A Step Back to Domesticity

I ran across this entry from a former blog I had. It was written December, 2011. It brought me some smiles. I hope you enjoy it also.

A Step Back to Domesticity

I mended a set of sheets today, much to the amazement of my family. When they realized what I was doing, one would have thought I had grown a second head. Blank stares. “Why don’t you just go buy a new set?” I was asked. Why indeed?

Truth be told, I did purchase a new set a few days ago. I chose one of the less expensive establishments and still, for 300 thread count sheets I paid $39! Forty bucks for a set of sheets! I had automatically placed the old sheets in the laundry hamper when I removed them from the bed, thinking that whether I donated them to charity or used them for cleaning cloths or whatever, I would want them to be clean and fresh. 

As I removed that nice fresh smelling bundle out of the dryer, a thought struck me. Though there were a couple of “L” shaped tears, the sheets seemed to be saying “we still have use left in us!” I was taken back to my childhood when it was common for my mother and grandmother to mend clothes, linens, darn socks, replace buttons and do whatever was necessary to extend the life of whatever we had been blessed with.

My mother would lovingly launder our clothes and then take the time to hang it on a clothesline in our backyard. Those baskets of wet clothes were heavy! Then she would reach up and carefully clip a clothes pin over the edge of the sock or towel and wait for the fresh air to do the job of drying the clothes. Then back out she would trek to carefully remove the clothes and carry them into the house where she would fluff, fold and iron until everything was just so. Each fold, shake, smooth and pressing contained countless prayers for the owner.

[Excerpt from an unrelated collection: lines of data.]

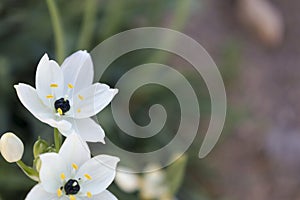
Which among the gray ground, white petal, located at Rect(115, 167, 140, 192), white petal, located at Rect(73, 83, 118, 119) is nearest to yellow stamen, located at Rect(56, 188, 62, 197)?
white petal, located at Rect(73, 83, 118, 119)

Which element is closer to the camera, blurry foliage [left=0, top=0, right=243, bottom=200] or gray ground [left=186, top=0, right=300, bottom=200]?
blurry foliage [left=0, top=0, right=243, bottom=200]

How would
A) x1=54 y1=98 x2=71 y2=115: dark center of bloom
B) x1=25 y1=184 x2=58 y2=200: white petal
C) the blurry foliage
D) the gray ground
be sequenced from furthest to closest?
the gray ground → the blurry foliage → x1=54 y1=98 x2=71 y2=115: dark center of bloom → x1=25 y1=184 x2=58 y2=200: white petal

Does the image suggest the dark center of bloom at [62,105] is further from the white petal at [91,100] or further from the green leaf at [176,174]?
the green leaf at [176,174]

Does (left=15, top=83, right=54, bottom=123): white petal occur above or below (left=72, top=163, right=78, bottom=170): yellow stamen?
above

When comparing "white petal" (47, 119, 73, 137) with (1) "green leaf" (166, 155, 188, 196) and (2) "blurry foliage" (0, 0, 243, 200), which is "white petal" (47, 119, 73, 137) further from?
(2) "blurry foliage" (0, 0, 243, 200)

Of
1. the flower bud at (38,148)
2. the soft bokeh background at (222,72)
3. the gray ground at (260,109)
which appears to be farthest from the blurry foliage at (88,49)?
the flower bud at (38,148)

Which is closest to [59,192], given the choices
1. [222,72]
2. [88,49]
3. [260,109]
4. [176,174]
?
[176,174]

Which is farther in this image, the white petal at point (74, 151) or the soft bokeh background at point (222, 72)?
the soft bokeh background at point (222, 72)
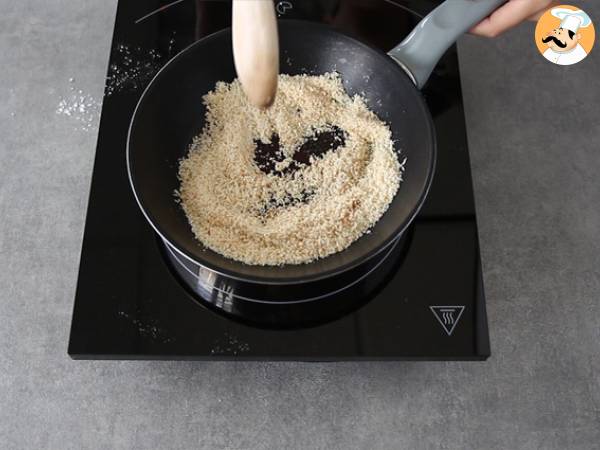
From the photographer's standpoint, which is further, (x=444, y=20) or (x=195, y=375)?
(x=444, y=20)

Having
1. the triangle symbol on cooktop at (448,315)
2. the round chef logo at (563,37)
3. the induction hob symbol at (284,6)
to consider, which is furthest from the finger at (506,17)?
the triangle symbol on cooktop at (448,315)

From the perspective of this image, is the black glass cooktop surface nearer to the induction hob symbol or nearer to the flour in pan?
the flour in pan

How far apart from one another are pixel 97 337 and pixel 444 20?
1.95 feet

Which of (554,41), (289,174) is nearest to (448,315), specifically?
(289,174)

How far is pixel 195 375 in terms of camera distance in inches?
29.7

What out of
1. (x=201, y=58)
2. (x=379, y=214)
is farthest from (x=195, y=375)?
(x=201, y=58)

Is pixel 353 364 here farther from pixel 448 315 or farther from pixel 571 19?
pixel 571 19

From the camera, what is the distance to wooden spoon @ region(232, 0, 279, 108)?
1.82 ft

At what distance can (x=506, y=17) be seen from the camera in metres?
0.88

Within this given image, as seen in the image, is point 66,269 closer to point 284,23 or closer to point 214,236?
point 214,236

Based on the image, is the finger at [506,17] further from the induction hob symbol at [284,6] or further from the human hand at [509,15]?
the induction hob symbol at [284,6]

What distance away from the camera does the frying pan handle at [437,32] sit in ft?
2.87

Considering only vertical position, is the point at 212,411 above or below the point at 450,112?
below

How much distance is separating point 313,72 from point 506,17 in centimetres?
27
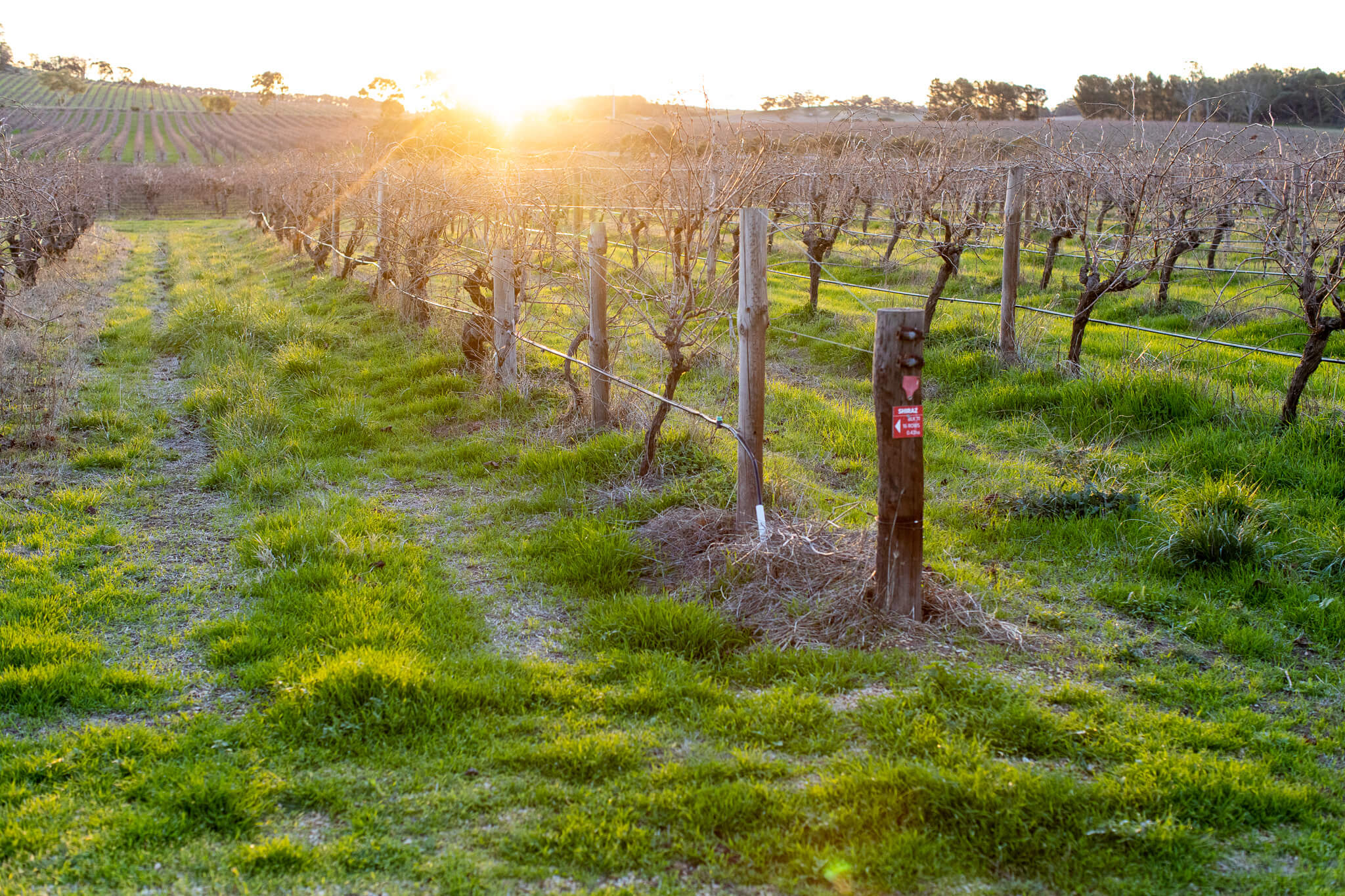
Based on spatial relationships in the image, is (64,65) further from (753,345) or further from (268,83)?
(753,345)

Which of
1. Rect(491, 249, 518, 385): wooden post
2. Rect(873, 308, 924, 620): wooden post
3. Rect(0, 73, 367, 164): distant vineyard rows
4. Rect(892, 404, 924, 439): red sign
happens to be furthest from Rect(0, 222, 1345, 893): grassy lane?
Rect(0, 73, 367, 164): distant vineyard rows

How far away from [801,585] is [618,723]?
4.51 feet

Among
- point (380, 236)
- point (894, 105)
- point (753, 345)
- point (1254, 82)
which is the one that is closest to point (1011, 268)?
point (894, 105)

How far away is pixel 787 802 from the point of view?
297cm

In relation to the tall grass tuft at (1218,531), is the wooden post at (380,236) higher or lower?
higher

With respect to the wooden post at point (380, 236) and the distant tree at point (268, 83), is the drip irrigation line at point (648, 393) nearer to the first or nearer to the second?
the wooden post at point (380, 236)

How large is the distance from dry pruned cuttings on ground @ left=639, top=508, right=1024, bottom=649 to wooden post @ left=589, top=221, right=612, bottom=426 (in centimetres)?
214

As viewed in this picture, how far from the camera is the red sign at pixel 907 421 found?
13.1ft

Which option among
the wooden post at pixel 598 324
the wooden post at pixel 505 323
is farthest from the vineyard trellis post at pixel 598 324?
the wooden post at pixel 505 323

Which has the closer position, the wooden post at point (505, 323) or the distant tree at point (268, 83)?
the wooden post at point (505, 323)

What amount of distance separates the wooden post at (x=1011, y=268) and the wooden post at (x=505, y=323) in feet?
15.3

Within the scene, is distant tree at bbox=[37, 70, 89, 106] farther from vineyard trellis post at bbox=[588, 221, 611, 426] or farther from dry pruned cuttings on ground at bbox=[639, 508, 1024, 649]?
dry pruned cuttings on ground at bbox=[639, 508, 1024, 649]

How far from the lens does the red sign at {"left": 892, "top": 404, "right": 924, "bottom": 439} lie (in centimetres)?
400

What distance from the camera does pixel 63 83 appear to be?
3285 inches
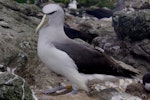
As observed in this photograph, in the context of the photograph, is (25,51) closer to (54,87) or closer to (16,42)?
(16,42)

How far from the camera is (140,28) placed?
10.6 m

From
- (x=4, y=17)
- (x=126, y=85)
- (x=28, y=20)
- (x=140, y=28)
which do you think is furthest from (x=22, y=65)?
(x=140, y=28)

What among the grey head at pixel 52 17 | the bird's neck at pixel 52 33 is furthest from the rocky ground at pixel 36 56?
the grey head at pixel 52 17

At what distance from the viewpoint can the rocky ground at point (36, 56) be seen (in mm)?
6555

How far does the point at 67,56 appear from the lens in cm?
563

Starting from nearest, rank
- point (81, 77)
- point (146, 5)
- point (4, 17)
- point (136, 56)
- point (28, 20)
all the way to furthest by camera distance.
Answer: point (81, 77), point (4, 17), point (28, 20), point (136, 56), point (146, 5)

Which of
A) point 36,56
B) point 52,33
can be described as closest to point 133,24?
point 36,56

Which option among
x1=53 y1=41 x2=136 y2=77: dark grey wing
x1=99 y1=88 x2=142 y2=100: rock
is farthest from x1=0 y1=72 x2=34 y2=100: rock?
x1=99 y1=88 x2=142 y2=100: rock

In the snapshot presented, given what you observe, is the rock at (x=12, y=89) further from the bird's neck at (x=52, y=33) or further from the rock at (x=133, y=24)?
the rock at (x=133, y=24)

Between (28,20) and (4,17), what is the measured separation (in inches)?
43.2

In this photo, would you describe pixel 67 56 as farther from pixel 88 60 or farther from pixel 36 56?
pixel 36 56

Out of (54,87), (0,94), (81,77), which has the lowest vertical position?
(54,87)

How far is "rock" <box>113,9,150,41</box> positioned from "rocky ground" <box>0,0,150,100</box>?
160 millimetres

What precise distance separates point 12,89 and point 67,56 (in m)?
1.61
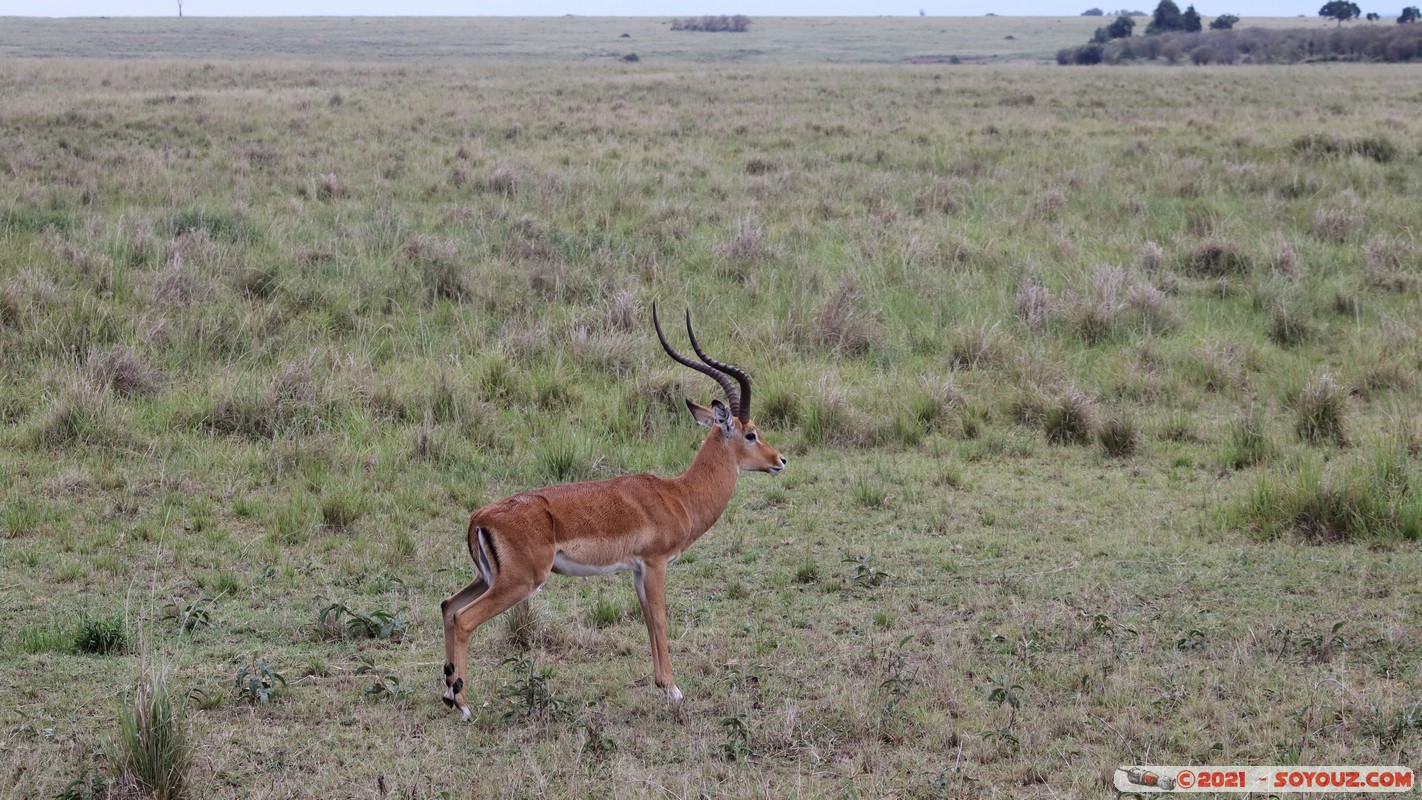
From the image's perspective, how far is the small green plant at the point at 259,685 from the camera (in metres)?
5.11

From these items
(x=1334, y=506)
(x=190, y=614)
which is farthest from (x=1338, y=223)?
(x=190, y=614)

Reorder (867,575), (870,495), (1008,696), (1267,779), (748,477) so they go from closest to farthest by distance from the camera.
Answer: (1267,779)
(1008,696)
(867,575)
(870,495)
(748,477)

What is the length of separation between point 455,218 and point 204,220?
278 centimetres

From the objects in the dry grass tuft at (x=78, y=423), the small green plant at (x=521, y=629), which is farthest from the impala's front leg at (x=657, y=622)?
the dry grass tuft at (x=78, y=423)

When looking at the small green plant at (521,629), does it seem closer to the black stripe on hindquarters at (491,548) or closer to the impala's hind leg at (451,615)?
the impala's hind leg at (451,615)

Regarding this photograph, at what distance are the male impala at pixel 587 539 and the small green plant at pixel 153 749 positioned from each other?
1.03 metres

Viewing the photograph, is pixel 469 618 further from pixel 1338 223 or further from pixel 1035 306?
pixel 1338 223

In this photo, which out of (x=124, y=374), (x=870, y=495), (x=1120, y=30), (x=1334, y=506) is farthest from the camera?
(x=1120, y=30)

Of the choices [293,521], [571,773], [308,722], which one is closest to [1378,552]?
[571,773]

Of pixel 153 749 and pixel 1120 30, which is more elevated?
pixel 1120 30

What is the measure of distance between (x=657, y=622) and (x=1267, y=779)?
7.48 ft

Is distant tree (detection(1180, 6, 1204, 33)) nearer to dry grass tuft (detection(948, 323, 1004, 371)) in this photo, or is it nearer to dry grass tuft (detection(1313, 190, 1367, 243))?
dry grass tuft (detection(1313, 190, 1367, 243))

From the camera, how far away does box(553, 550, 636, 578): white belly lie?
5.06 metres

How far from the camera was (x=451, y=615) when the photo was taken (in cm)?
506
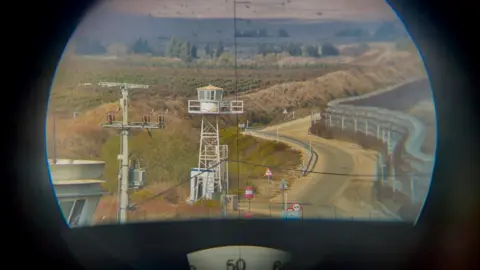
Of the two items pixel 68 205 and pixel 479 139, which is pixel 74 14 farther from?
pixel 479 139

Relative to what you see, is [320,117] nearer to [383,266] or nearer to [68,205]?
[383,266]

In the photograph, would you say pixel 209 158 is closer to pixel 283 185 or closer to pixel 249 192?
pixel 249 192

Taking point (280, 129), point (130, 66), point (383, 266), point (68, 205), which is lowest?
point (383, 266)

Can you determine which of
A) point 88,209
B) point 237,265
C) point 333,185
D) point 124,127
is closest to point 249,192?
point 237,265

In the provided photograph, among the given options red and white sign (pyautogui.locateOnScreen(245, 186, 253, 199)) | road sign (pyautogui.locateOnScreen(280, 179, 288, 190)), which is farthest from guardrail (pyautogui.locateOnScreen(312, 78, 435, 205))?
red and white sign (pyautogui.locateOnScreen(245, 186, 253, 199))

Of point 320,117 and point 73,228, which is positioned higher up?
point 320,117

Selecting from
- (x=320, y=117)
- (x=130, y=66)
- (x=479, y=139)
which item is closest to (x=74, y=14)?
(x=130, y=66)

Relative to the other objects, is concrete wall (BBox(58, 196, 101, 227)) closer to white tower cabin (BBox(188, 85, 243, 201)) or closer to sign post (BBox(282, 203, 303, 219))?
white tower cabin (BBox(188, 85, 243, 201))

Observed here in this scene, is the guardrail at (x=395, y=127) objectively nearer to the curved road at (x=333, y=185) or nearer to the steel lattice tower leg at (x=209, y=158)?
the curved road at (x=333, y=185)
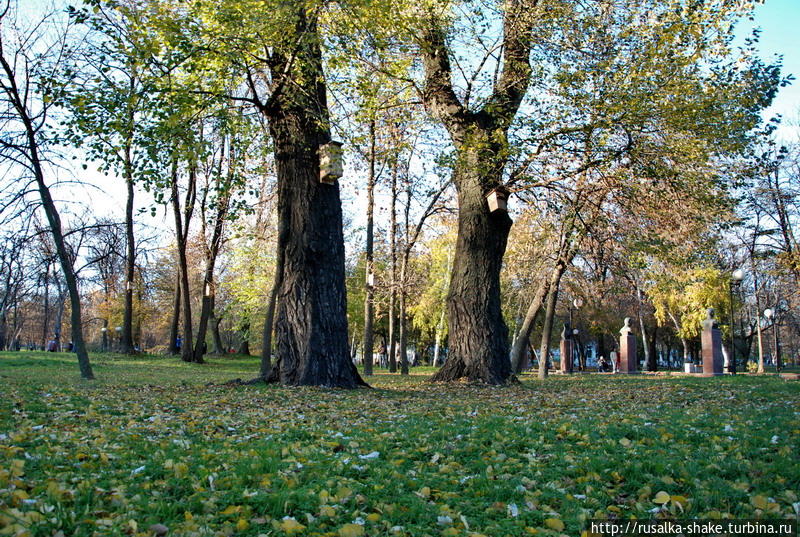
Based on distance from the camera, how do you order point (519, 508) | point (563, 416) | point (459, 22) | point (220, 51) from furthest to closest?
point (459, 22) → point (220, 51) → point (563, 416) → point (519, 508)

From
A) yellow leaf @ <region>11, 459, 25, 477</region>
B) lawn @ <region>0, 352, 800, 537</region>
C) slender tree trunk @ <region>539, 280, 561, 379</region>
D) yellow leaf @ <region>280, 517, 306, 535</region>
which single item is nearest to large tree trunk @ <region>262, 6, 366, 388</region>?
lawn @ <region>0, 352, 800, 537</region>

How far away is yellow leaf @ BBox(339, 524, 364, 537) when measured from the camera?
293 cm

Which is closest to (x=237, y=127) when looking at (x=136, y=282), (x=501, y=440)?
(x=501, y=440)

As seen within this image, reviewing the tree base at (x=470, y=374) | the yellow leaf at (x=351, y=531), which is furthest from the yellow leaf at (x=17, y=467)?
the tree base at (x=470, y=374)

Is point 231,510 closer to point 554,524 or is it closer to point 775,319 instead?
point 554,524

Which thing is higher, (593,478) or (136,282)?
(136,282)

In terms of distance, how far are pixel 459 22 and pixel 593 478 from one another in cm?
1165

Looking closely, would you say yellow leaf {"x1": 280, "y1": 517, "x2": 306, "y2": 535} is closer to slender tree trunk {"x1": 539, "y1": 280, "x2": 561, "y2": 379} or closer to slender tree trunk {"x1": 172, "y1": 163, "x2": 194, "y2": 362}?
slender tree trunk {"x1": 539, "y1": 280, "x2": 561, "y2": 379}

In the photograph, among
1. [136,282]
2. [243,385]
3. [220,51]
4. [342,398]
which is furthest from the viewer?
[136,282]

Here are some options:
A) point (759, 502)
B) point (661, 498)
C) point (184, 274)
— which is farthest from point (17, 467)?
point (184, 274)

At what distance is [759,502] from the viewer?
3.33m

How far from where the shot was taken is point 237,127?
11.8 meters

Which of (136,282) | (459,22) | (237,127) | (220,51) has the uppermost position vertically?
(459,22)

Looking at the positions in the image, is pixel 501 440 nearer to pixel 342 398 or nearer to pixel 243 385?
pixel 342 398
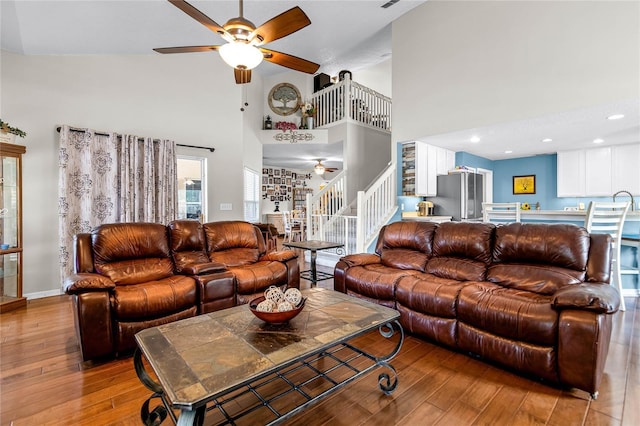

My father was a welder & mechanic on heavy duty highway construction equipment. To deflect the sparks from welding, my mother would laboriously soak his work clothes in a mixture of water and liquid laundry starch, wring them out individually by hand and then iron them, by hand to a stiff, shiny, crisp uniform that he was proud to don. He knew he would be protected from spark burns and he always looked neat and nice at the beginning of each work day, with his grey work outfit and black engineer boots. 

So, why did I mend my sheets and what does my mother’s laundry routines have to do with it? I realized that for the last 20 years I have cheated my family out of living frugally. I have cheated myself out of the domestic routines that added so much value to my life as a child. Up till 6 months ago I have worked at jobs that were decently lucrative and my family has become caught up in the “disposable mentality” that our society espouses! “If the sheet tears, throw it away; if a button falls off, donate the shirt to charity; if the shoe is scuffed, get rid of it and just go buy a new item.” That mentality is no longer practical, with me being unemployed. We have to learn from the past.

My dad, as I mentioned, worked in construction. Looking back I now know that some years were great and some years were very lean. We had to make the most of every single thing we were provided. And my parents did it elegantly! Linens and clothes were mended, shoes were repaired, buttons were replaced, cars maintained and respected and our home was humble but safe, warm and sufficient. I knew that taking care of things showed our appreciation for that which we were blessed with. I didn’t really realize, as a youngster that it was also a way of stretching the meager income my parents supported us with. “Things” last a long time and you grow very fond of them when you painstakingly choose to care for them, repair them, maintain them through the years.

I didn’t stop at mending those sheets. The fragrance of fresh, clean cotton beckoned me. I got out my iron and ironing board, grabbed the Egyptian cotton linen spray, and I ironed the pillow cases just the way my precious mom used to do. I spritzed them lightly with the spray, and smoothed the case with the hot iron. I folded it in half and ironed it again. Once again, I brought the edges of the pillow case together in a fold leaving me with a long rectangle across the width of the pillow case. I pressed it once more, then took the right edge and folded it over then the left edge and laid it carefully over also, folding it into thirds. Smooth, crisp, fresh, clean, ironed pillow cases.

I can hardly wait to change the sheets again. The new, 300 thread count, overpriced sheets are on the bed right now. I’m looking forward to laying my cheek on my old, mended, freshly laundered and ironed sheets. They will take me back to my childhood when I lie down that night. To the day of the week my mother would do the laundry, carry it to the clothesline, hang them out to dry, bring them in and lovingly iron my sweetly embroidered pillow case and I’d climb into my bed and deeply breathe in that sweet, sweet smell of clean cotton, and of my mom. I’ll sleep well that night, just like I did so long ago.